Anstatt Antworten zu finden, ergeben sich stündlich neue Rätsel. „4, 8, 15, 16, 23, 42“ – Ich schließe mich wieder im Badezimmer ein. Heute in Endlosschleife: „Es ist besser, vor dem Stumpfsinn zu kapitulieren, ich wünschte, ich würde mich für Tennis interessieren. Ahhhhh.“ Kapitulation, nicht mit mir, denke ich mir und halte meinen erschöpften Kopf unter die kalte Dusche. Ich werde mich immer für die Dinge interessieren, die hinter den Menschen stehen, ihre Geschichten, ihre Schicksale, ihre Lebenswege, genauso aber, schwöre ich mir, werde ich mir den schönsten Sport der Welt nicht vermiesen lassen, nicht von Piotrs Anwandlungen, nicht von Reiser und nicht von Martin. Ich werde weiter in meiner Erdgeschosswohnung residieren, die Rollos nicht hochziehen und wenn mir danach ist, mich tagelang mit City Of God zudröhnen. Daran wird sich nichts ändern, schwöre ich mir, während das kalte klare Wasser meine Gedanken neu strukturiert. Wieder sind da diese Bilder, diesmal von Dörte und mir am Kanal, wir laufen am Ruderverein entlang, nehmen die Stufen hoch zur Brücke. Sie trägt einen Bikini, ich trage eine Badehose, wir steigen auf die Brücke, klettern hoch und springen in den Kanal. Immer ist da Dörte, immer ist da Wasser, denke ich. So oft wie in dem letzten Monat, es fing ja auf der Meisterfeier an, habe ich schon lange nicht mehr an Dörte gedacht und selten waren es derart herzzereißende Erinnerungen, die mich jedoch von Mal zu Mal kälter lassen und die immer weiter in den Hintergrund meines tatsächlichen Seelenlebens wandern.

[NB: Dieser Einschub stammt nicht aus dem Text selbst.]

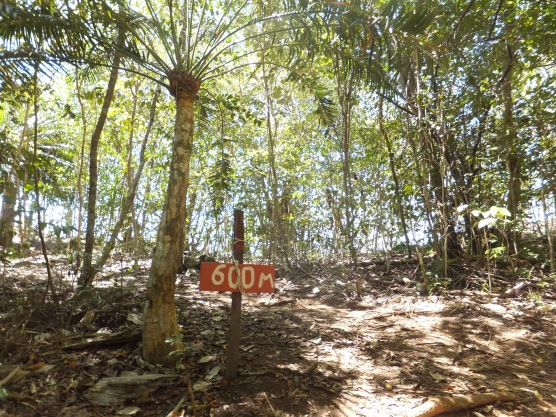 Explore Sabah Day 19: Bohey Dulang, Semporna - 600m Peak of Bohey Dulang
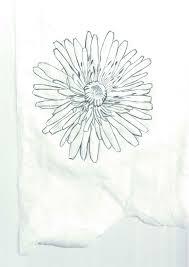 dandelion u2013 prolific project starter
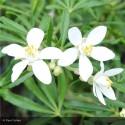 CHOISYA ternata White dazzler
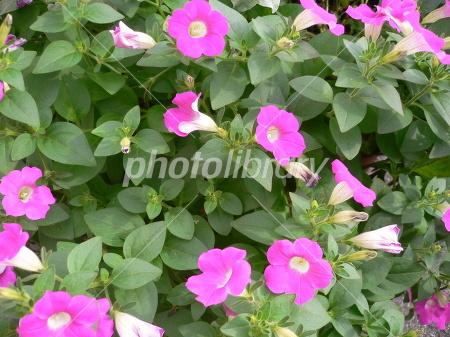 Bindweed Photo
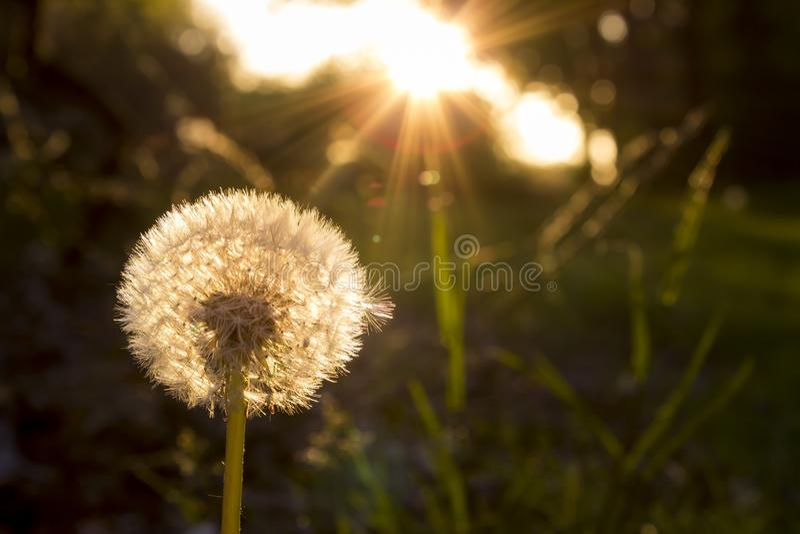 Дуя одуванчик в заходе солнца стоковое фото rf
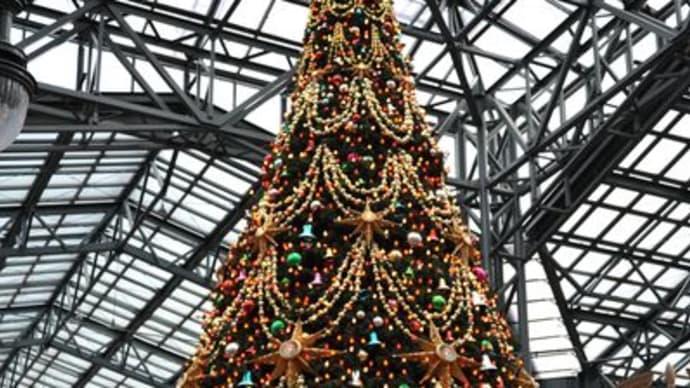 クリスマスツリー in TDR
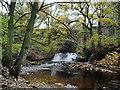 SE0318 : River Ryburn by Alexander P Kapp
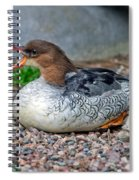 Scaly-sided Merganser Hen Spiral Notebook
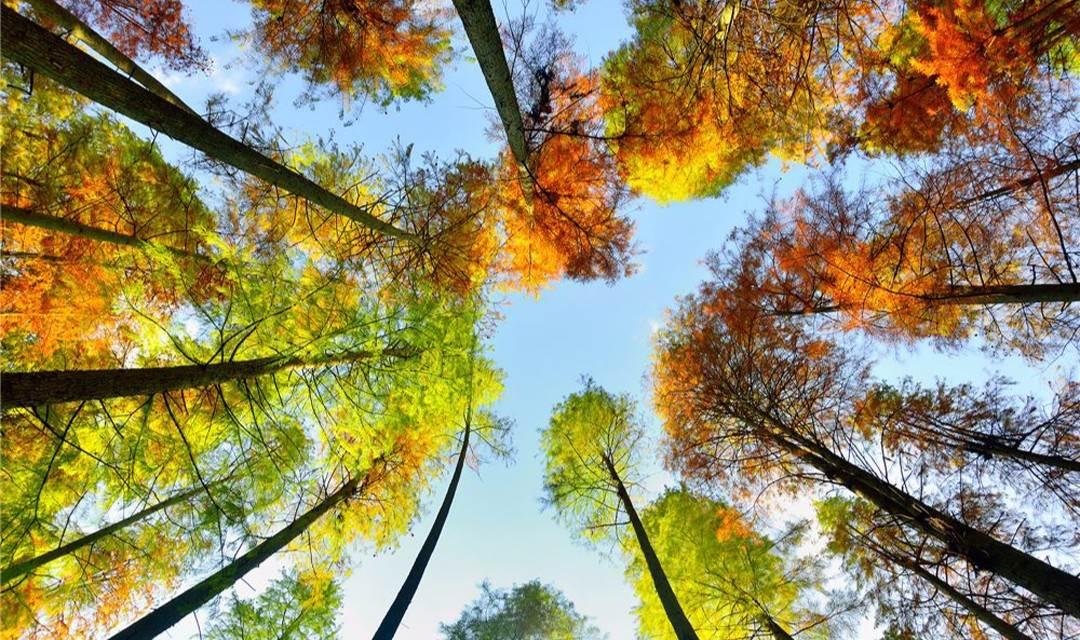 (确定出发)12月31号:赏六星营地醉美红水杉,客家围屋交友聚餐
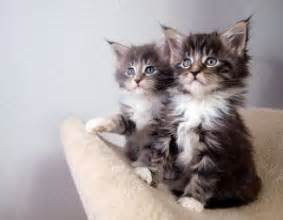 free cats me maine coons kittens photo free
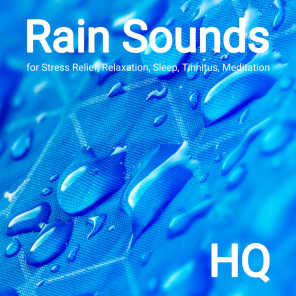 Rain Sounds by Donat Grubb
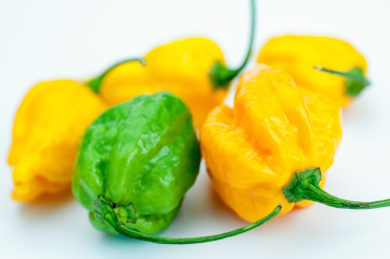 Chile - Capsicum frutescens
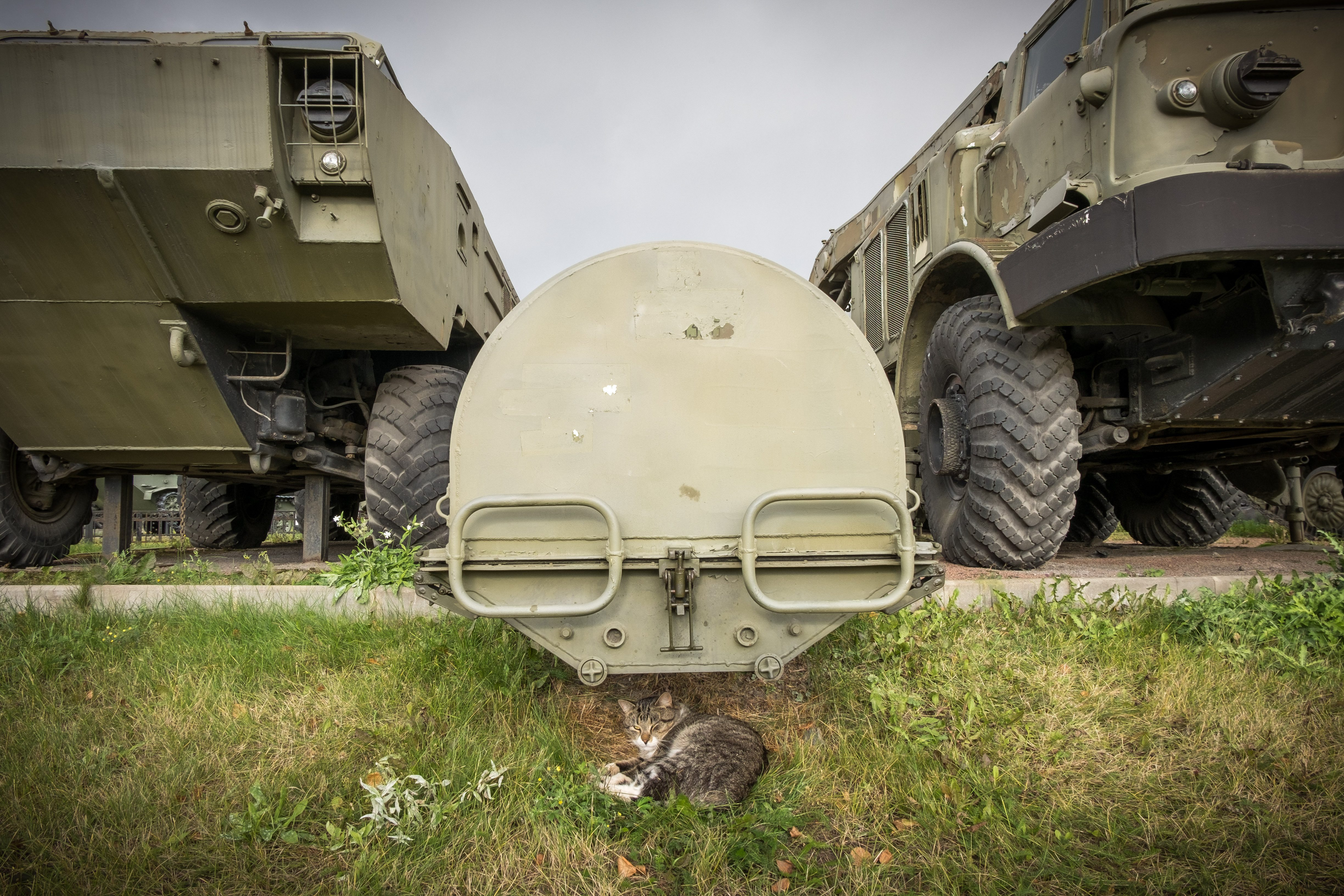 Cat lying under a container for a ballistic missile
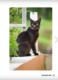 Obrázok Inteligentní kočka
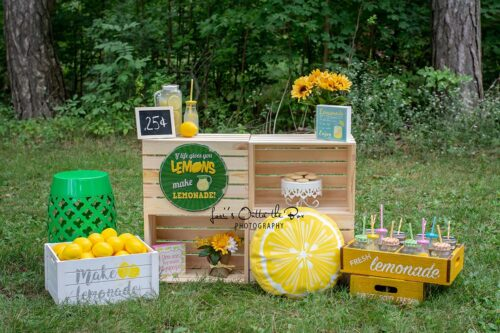 Outdoor Lemonade Stand Photography Backdrop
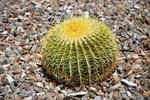 Cactus are available in a wide range of sizes and shapes.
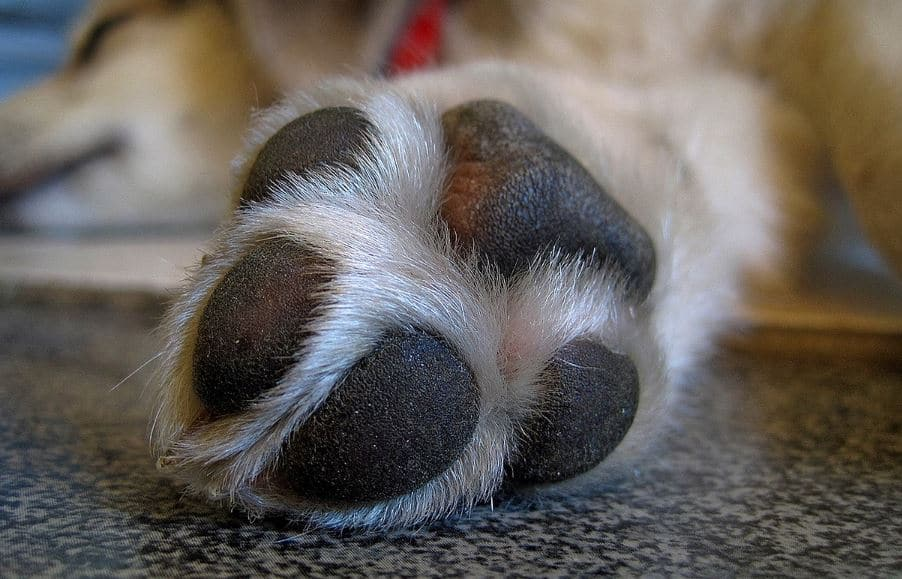 Swollen Dog Paw And Pad Common Causes Amp Home Remedies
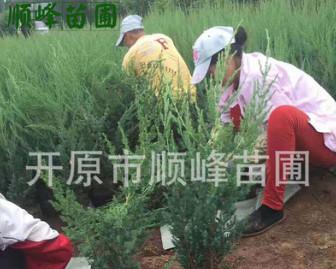 常年批发出售桧柏建圃小苗工程苗陆地苗及杯苗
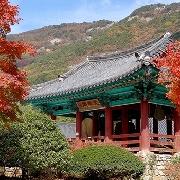 2019韓國邊山半島+來蘇寺紅葉一日遊(韓牛火鍋)
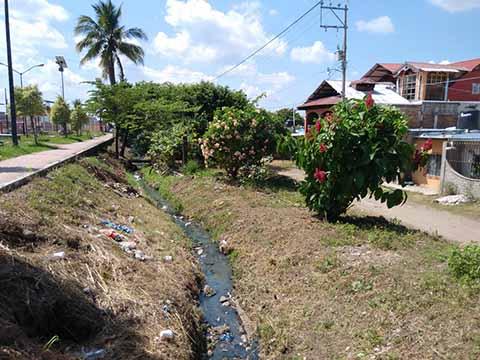 Drenaje a la Intemperie Causa Contaminación en la Colonia Antorcha Vivah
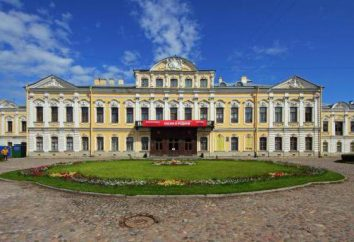 Dom-Muzeum Anny Ahmatovoy
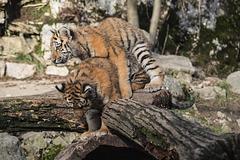 BESANCON: La Citadelle, Le tigre et les tigreaux. 26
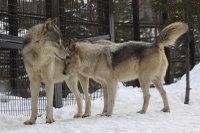 Wolves_m12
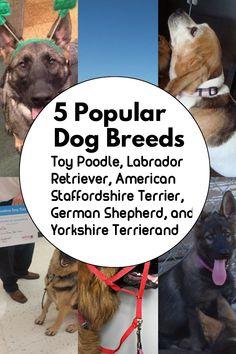 Dogs Smile Selfie Retriever German Shepherd Satin Chrome Plated Metal Money Clip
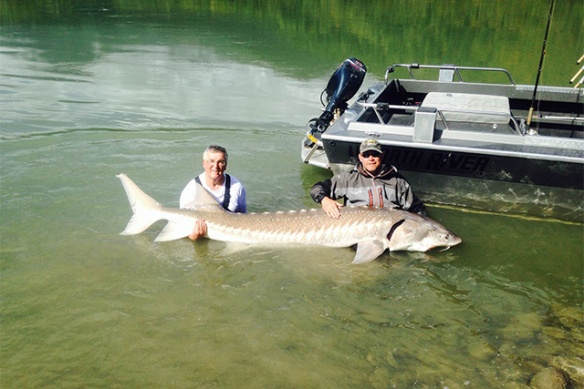 Ray and one of his big sturgeon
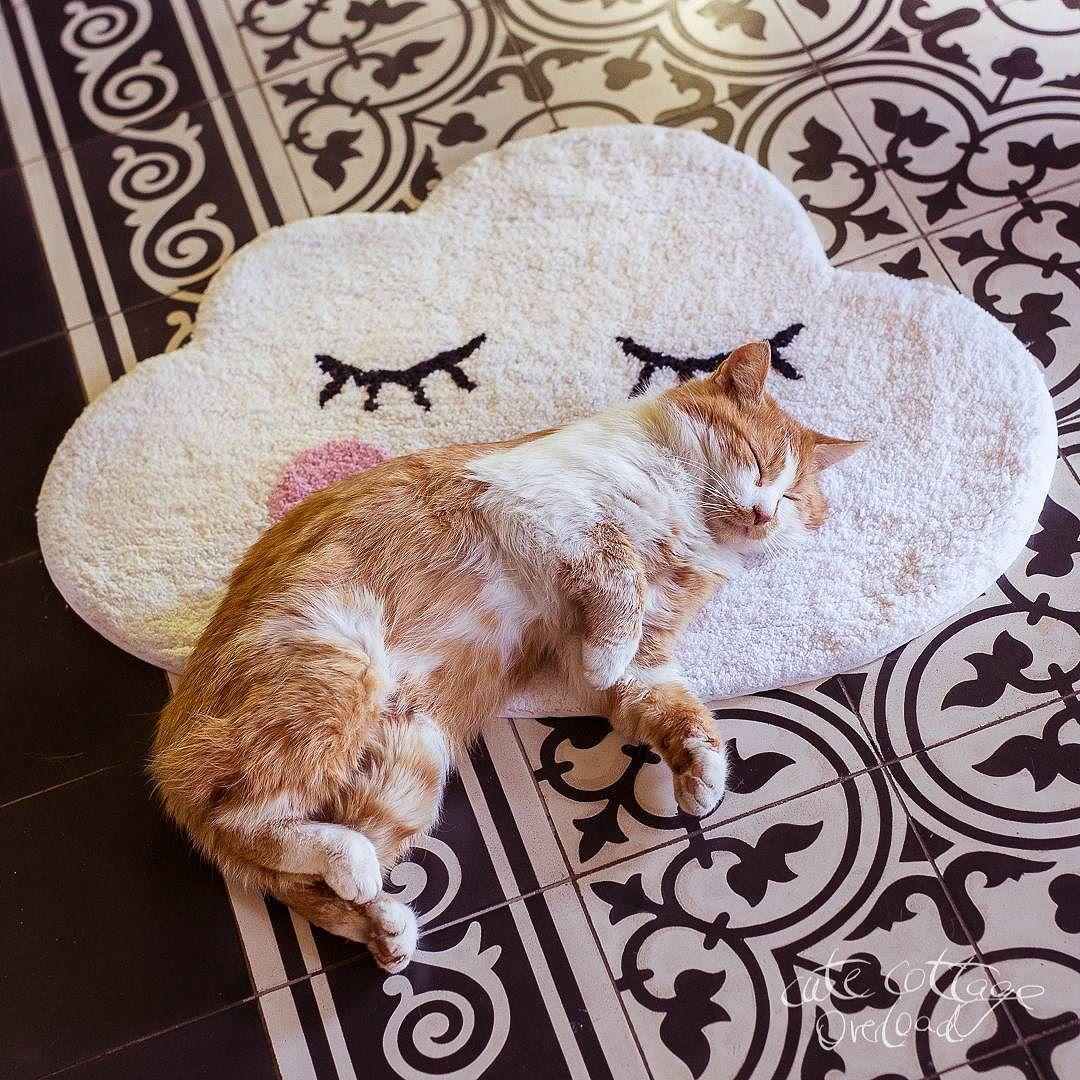 Die Rote Katze macht ein Mittagsschläfle auf dem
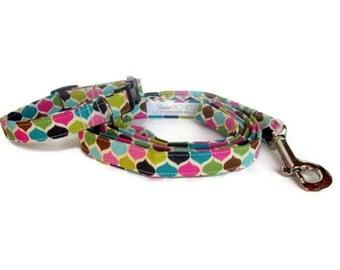 Modern Punk Dog Leash Set size Extra Small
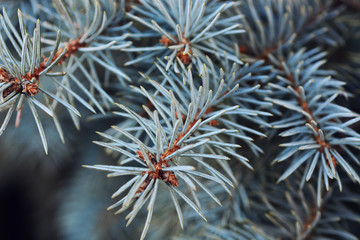 Blue spruce branches tree blurred background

„Setz Dich. Gleich geht das Länderspiel los. Deutschland spielt heute in Aserbeidschan. Wir geben Dir heute ein paar neue Skills an die Hand. Beobachte die Laufwege und das Zweikampfverhalten von Podolski und von Nadryov. Wie gehabt: Mach Dir Notizen, wir werten Deine Notizen dann nach dem Spiel aus“, erklärt mir Piotr. Tomasz sitzt wieder schweigend vor drei Monitoren gleichzeitig, auf der Leinwand im Hintergrund laufen Videoaufzeichnungen aus Syrien, hinter der Panzerglasscheibe saugt ein Wels und ich widme mich dem Länderspiel, vor dem es mir jetzt bereits graut. Und die Tage ziehen ins Land.